不在の発見

頭痛を紛らわせようとして就寝前に読書する。余計にアタマを苦しめる? いや、必ずしもそうなるとはかぎらない。ぐっすり眠れてすっきり目覚めて、頭痛が消えていることがある。「知の疲れは別の知で癒せ」。これは案外確率の高い経験法則である。酒飲みが自分の都合で発明した、二日酔いを酒で治す「迎え酒」よりもずっと信頼性の高い処方箋かもしれない。

その本のどこかの章で「幸福は不幸が欠けている状態であり、不幸は幸福が欠けている状態」というようなテーマが論じられていた。あるものが成立している背景には別のものが欠けている。つまり、いま居酒屋で飲んでいれば、車を運転している状況が欠如している。いや、それどころか、会社にいることの欠如でもあるし、自宅で子どもと遊んでいることの欠如でもある。三日月が見えるためには、9割ほどの月の面積が欠けなければならない。

ところで、「彼は幸福ではない」と「彼は不幸である」は同義か? 幸福・不幸という概念は難しいので、わかりやすく、「この弁当はおいしくない」と「この弁当はまずい」は同義か? と考えてみる。おそらく、「まずい弁当→おいしくない」は成り立つだろう。だが、「おいしくない弁当→まずい」はスムーズに導出しにくい。「おいしい」を5点満点の5点とすれば、「おいしくない」は4点かもしれないし1点かもしれない。

不幸な状況にあっても、たった一つの小さな出来事で幸せになれてしまうのが人間だ。一万円を落として嘆いていたら、五千円札を拾った。収支マイナスだけれど、なんだか少しは心が晴れた。不幸に欠けている幸福を探すのはさほど困難ではないかもしれない。問題は、幸福を成立させるために欠落させねばならない不幸のほうだ。数え上げればキリがない。ゆえに、幸福になるよりも不幸になるほうが簡単なのである。


いま見えているもの・存在しているものばかりに気を取られるのが人の常。しかし、それでは凡人発想の域を出ることはできない。当然のことだが、「ない(不在・不足)」は「ある(存在・充足)」よりも圧倒的に多い。だから、どんなに「ある」を獲得しても「ない」の壁にぶつかって悩むのである。「何があるか」はわかりやすいが、「何がないか」には気づきにくい。「テーブルの上にりんごがある」とは言えても、「テーブルの上にウィリアム・テルはいない」と言える人は少ない。

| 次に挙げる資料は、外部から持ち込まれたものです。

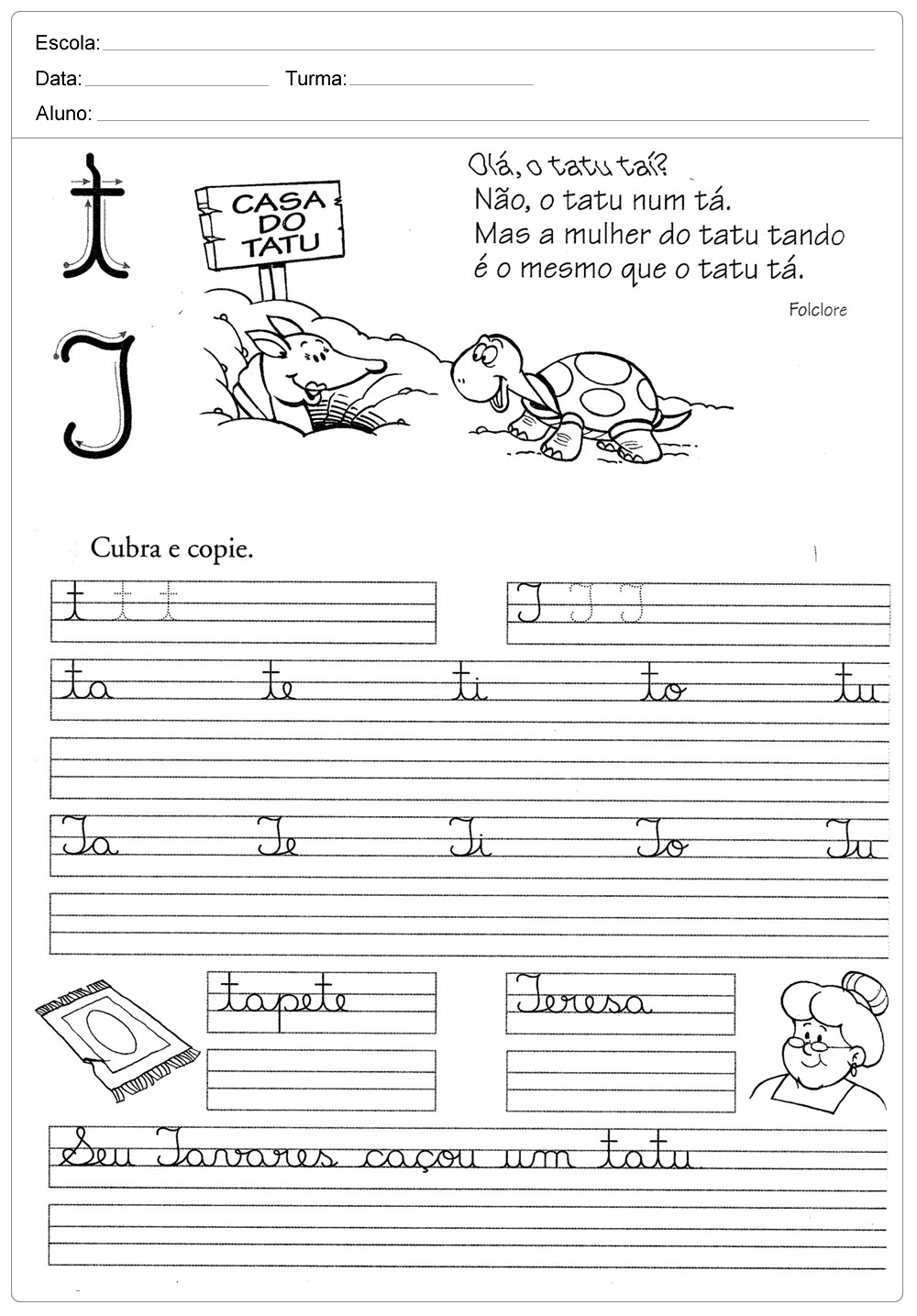 atividade-de-caligrafia-letra-T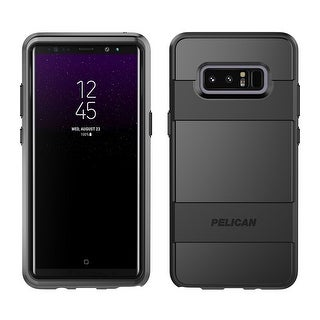 Pelican - Voyager 4 Layer Extreme Protection Case for Samsung Note 8 in Black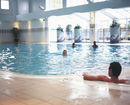De Vere VILLAGE Cardiff - Hotel & Leisure Club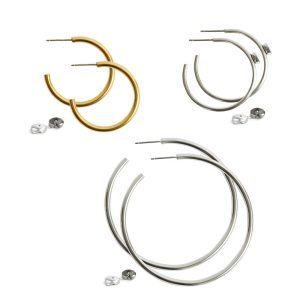 Post Hoop Earrings
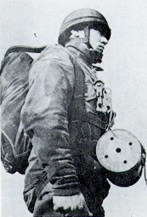 World War 2 paratrooper with carrier pigeon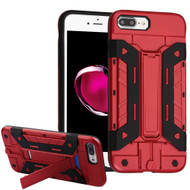 *Sale* Transformer Hybrid Card Case with Stand for iPhone 7 Plus - Red
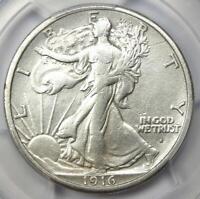 1916-S Walking Liberty Half Dollar 50C - Certified PCGS VF Details - Looks XF!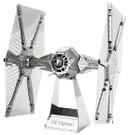 Star Wars Metal Earth TIE Fighter Mini 3D Metal Model Kit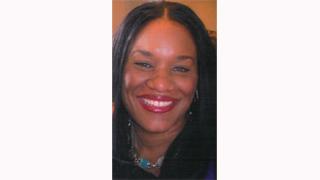 Melissa Dawn Simmons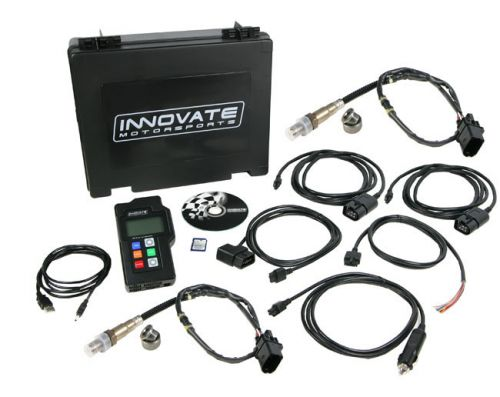 Innovate Motorsports LM2 with dual O2 sensors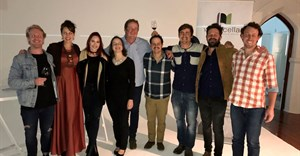 Wine Cellar Young Guns 2017, from L to R: Paul Hoogwerf, Jessica Saurwein, Callan Williams, Stephanie Wiid, Lukas van Loggerenberg, Franco Lourens, Douglas Mylrea, Danie Carinus and Etienne Terblanche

いま見えていないもの、いま自分に足りないものへの意識。あと一つで完成するのにそれがないということに気づく感受性。その足りないものをどこからか安易に調達してくるのではなく、意気軒昂として編み出そうとしてみる。いや、編み出さなくてもいい、「ないもの」が目立つことによって新しいコンセプトが生まれることがあるのだ。

かつて“Sesame Street”というアメリカの子ども向け番組が一時代を画すヒットになった。日本で放送が開始された当時、アメリカ人の番組担当者が語ったことばが印象的である。

“Teachers are conspicuous by absence.”

「不在によって先生が目立つ」。つまり、「先生が登場しない、だから余計に先生が感じられる」ということだ。あの番組にはパペットや近所のおにいさんやおねえさんは登場したが、教師は出てこなかった。教師はいなかったが、生きた教育を垣間見ることができた。足し算ばかりでなく、「ないことによって感じられる」という引き算価値にも目を向けたい。物事の編集には不在感や不足感が欠かせない。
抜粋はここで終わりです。